Before COVID-19, Bilsky spoke about the importance of setting goals in an athlete’s development. Even now, she said it’s key to keep your eyes on your goals.
“It’s really important to set short term goals,” said Bilsky. “Usually, you set long term goals then break it down. Now, with the uncertainty, transitional goals are uncertain but short term goals become effective.
“If you spend to much time unmotivated, that’s fear – keep pushing the marker ahead. Keep moving the yardstick farther ahead. Have something per day to work on and focus on.”
Bilsky said athletes need to avoid the word “should” because it creates guilt.
“It’s about deciding now,” said Bilsky. “Imagine the feeling of not being ready. Athletes can be programmed. This is an opportunity for them to drive and to shoot themselves above.
“If they reframe it as an opportunity to soar above the rest, that’s a healthy way of looking at it.”
Bilsky said athletes need to understand that their competitors aren’t taking time off and are still training at some capacity.
“Other athletes are taking the opportunity so you have to go push hard,” said Bilsky. “Use this as a time to recognize guidance doesn’t just come from coaches, but yourself.”
A mental exercise Bilsky said athletes, or anyone, could be practicing is what she calls “inside, outside” which deals with focus.
“It trains the ability to flip,” said Bilsky. “Inside is when you focus on what you are thinking and feeling. Outside is what you see or hear. It’s important to learn to flip.”
Bilsky used a cross country ski race as an example of focusing inside.
“In a cross country ski race you are going uphill and you are starting to feel it in your legs and inside you feel tired,” said Bilsky. “If you flip to outside – focus on a certain tree, create a mini challenge and take the focus off the fatigue.”

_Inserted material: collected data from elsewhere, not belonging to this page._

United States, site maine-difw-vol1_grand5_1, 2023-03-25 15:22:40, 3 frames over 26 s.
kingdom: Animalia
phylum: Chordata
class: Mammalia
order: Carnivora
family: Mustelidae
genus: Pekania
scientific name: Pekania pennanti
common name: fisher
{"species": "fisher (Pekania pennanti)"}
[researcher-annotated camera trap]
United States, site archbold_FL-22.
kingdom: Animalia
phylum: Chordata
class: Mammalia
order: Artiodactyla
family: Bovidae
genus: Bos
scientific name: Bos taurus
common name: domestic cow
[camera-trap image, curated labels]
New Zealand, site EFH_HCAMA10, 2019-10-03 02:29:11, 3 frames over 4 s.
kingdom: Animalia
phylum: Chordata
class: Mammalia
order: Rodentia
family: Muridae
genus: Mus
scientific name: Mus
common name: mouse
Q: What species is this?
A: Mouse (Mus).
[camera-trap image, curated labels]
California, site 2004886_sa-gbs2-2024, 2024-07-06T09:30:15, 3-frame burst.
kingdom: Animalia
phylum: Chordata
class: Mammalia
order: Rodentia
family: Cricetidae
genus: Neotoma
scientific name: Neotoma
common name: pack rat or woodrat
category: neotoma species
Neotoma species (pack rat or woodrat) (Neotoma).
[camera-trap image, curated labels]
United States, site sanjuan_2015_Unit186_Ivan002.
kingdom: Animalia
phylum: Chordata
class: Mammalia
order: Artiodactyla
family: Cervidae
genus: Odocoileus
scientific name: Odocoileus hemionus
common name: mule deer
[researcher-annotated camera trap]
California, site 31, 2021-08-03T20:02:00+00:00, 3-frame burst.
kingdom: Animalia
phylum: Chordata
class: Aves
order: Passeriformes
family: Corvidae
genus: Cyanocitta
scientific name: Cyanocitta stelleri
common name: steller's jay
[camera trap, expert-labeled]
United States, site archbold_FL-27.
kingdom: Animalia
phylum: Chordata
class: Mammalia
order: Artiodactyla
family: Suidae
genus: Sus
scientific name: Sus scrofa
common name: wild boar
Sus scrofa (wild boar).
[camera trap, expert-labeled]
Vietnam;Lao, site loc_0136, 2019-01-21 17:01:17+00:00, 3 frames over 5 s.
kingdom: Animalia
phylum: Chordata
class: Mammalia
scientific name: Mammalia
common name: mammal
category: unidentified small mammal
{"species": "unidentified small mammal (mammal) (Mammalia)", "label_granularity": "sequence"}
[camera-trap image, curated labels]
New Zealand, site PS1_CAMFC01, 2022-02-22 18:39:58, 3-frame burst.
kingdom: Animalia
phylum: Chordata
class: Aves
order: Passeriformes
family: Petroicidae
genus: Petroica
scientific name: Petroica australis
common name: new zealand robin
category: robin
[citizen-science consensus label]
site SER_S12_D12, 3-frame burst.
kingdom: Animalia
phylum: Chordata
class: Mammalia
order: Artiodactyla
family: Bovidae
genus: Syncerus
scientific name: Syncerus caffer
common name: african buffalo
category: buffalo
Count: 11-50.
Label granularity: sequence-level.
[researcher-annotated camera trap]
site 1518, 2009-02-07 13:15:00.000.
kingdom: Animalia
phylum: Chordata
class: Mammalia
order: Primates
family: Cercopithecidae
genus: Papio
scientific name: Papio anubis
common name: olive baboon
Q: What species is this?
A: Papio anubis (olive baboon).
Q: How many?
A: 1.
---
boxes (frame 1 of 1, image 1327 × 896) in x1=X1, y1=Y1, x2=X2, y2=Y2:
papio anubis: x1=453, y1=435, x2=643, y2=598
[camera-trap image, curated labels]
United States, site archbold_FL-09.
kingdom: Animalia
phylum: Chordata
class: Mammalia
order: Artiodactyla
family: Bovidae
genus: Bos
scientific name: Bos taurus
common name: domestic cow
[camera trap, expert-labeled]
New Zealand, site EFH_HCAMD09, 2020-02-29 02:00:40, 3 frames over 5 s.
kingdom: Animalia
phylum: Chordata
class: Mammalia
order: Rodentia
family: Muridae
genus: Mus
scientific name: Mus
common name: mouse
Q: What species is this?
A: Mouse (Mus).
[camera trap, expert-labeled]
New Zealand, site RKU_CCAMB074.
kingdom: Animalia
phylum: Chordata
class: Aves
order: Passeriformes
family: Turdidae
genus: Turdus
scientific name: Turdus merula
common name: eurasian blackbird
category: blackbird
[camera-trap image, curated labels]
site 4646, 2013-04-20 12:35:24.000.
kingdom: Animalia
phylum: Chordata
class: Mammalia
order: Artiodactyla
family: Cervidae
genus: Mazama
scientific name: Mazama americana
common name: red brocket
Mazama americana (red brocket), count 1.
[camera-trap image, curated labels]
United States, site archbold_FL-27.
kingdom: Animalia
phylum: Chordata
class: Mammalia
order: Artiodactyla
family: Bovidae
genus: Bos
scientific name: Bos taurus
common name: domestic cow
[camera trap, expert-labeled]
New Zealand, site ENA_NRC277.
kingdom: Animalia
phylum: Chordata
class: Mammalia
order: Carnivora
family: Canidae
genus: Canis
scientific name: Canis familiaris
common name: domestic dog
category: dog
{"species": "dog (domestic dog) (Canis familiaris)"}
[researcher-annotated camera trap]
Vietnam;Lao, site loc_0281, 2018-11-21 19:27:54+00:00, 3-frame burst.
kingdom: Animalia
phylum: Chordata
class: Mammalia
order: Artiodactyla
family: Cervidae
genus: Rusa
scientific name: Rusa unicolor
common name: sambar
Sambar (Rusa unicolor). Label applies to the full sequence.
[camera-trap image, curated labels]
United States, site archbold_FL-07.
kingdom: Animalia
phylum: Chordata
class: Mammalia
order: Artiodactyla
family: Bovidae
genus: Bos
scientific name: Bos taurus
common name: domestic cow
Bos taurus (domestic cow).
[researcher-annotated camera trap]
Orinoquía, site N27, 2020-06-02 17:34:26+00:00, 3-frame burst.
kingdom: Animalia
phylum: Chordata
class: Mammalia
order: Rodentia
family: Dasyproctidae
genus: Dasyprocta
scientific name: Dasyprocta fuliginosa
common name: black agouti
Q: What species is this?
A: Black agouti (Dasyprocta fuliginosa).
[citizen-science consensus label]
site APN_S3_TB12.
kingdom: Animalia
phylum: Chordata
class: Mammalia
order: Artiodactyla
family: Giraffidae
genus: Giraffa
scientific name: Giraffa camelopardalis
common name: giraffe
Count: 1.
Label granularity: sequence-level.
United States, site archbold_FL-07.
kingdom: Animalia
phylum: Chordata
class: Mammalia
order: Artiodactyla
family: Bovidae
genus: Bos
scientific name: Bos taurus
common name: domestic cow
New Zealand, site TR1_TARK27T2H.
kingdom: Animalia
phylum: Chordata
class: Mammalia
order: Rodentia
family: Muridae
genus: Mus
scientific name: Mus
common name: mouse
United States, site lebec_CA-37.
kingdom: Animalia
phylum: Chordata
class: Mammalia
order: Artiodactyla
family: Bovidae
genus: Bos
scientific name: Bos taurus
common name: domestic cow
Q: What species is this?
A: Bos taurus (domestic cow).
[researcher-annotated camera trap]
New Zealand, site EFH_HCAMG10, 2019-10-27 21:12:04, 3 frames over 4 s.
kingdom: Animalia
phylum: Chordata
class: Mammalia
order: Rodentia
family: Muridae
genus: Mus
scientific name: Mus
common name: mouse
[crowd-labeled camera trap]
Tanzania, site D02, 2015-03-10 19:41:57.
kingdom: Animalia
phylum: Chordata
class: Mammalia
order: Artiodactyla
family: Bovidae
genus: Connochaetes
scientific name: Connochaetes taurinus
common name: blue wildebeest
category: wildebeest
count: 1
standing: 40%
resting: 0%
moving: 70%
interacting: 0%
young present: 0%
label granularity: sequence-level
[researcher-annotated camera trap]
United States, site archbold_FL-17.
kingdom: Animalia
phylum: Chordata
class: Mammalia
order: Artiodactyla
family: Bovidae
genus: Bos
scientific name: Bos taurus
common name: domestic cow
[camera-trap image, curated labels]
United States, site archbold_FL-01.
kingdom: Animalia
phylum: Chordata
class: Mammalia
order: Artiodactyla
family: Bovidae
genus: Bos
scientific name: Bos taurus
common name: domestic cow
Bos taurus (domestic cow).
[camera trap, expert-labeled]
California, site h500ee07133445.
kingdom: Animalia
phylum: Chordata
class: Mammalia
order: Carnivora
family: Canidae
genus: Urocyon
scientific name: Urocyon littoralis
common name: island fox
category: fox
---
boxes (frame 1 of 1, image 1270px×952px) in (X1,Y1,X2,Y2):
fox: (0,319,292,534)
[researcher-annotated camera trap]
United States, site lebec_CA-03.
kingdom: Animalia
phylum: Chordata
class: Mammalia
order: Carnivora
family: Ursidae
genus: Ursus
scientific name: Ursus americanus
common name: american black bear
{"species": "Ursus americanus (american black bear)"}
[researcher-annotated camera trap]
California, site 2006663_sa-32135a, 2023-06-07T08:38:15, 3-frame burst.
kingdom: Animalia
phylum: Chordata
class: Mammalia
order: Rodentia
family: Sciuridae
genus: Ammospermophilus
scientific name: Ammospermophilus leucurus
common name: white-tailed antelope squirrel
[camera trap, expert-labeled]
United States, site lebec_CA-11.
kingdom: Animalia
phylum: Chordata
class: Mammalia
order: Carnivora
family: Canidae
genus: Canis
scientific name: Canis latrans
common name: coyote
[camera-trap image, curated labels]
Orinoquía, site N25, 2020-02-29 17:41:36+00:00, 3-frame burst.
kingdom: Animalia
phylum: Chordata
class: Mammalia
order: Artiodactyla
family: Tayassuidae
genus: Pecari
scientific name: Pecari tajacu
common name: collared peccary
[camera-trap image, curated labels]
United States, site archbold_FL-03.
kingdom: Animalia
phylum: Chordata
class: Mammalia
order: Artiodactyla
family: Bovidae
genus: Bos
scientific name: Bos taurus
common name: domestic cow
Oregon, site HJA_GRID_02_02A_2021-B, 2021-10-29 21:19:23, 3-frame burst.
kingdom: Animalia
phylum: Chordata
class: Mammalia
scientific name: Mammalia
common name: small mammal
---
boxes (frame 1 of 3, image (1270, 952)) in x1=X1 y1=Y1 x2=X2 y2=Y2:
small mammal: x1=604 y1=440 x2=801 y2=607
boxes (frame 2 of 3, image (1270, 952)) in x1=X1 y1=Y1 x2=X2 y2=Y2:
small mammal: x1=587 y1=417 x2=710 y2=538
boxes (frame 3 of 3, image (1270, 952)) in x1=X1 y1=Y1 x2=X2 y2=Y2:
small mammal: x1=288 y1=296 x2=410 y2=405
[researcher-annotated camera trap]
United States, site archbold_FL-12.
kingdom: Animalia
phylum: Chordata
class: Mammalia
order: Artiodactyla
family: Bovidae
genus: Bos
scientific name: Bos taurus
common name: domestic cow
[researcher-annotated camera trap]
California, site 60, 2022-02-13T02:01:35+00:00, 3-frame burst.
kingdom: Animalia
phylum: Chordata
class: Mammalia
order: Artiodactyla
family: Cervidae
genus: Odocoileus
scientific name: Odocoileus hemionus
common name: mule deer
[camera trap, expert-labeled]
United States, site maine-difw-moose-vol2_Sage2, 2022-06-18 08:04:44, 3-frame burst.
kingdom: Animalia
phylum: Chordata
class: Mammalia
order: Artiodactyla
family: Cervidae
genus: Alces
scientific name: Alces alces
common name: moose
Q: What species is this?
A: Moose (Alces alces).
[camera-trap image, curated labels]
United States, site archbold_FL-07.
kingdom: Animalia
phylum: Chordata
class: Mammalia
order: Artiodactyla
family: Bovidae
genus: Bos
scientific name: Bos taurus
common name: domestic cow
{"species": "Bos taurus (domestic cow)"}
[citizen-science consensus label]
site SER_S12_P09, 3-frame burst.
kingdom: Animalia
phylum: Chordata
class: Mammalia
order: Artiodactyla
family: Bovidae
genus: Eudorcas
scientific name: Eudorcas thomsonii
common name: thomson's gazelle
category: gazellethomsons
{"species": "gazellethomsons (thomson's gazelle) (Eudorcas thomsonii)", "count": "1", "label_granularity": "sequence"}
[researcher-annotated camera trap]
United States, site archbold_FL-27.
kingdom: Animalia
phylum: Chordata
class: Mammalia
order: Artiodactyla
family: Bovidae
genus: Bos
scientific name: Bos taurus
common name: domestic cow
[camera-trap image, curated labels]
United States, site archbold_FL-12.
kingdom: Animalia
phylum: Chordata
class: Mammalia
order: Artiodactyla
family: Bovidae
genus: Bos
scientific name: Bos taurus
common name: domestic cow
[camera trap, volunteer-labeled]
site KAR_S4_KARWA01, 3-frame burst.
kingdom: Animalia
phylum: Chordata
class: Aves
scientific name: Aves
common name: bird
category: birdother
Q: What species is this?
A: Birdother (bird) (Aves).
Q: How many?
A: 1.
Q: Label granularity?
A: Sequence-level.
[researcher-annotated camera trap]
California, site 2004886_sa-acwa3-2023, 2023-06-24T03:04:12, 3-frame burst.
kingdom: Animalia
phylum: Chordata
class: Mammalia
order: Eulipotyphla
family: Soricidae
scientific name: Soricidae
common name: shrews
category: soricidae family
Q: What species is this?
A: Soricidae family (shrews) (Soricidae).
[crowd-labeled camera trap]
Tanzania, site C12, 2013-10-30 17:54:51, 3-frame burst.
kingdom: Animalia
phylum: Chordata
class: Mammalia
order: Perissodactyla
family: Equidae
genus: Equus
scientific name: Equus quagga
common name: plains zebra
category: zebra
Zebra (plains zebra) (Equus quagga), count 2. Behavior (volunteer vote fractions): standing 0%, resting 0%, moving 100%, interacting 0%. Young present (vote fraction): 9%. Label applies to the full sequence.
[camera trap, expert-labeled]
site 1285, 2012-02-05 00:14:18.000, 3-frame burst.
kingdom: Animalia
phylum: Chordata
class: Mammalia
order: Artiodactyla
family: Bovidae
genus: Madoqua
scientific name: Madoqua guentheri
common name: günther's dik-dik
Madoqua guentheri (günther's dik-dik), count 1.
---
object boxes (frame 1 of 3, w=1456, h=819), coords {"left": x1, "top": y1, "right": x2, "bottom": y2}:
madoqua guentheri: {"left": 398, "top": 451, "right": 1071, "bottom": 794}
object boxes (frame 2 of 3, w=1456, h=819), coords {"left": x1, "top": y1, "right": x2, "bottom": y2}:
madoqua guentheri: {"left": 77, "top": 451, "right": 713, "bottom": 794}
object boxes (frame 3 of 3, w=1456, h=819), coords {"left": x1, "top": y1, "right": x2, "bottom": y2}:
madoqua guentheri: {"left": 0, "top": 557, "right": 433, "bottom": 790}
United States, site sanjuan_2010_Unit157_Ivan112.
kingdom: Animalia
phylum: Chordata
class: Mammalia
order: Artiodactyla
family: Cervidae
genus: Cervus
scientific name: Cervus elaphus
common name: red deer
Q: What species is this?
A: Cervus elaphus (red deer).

The opposite is true at a swim meet for example and that’s a good time to focus on the inside.
“A swim meet is crazy,” said Bilsky. “There is lots of noise and people around. Our cups will start to fill and we will have limited brain space. If the cup is full there is no ability to focus.
“If you flip from the outside to the inside you’ll focus on anything that’s internal to distract from the outside.”
Bilsky said this can be done in a non-sport setting and to try starting with six-ins and six-outs a day.
“Do it in your regular life,” said Bilsky. “Try it on a hike or while riding the bus and eventually it gets easier.”
Practicing your mental training and setting goals, Bilsky said, is important for athletes and non-athletes alike.
“Happiness comes from achieving things,” said Bilsky. “It’s difficult now but we are all in this together.”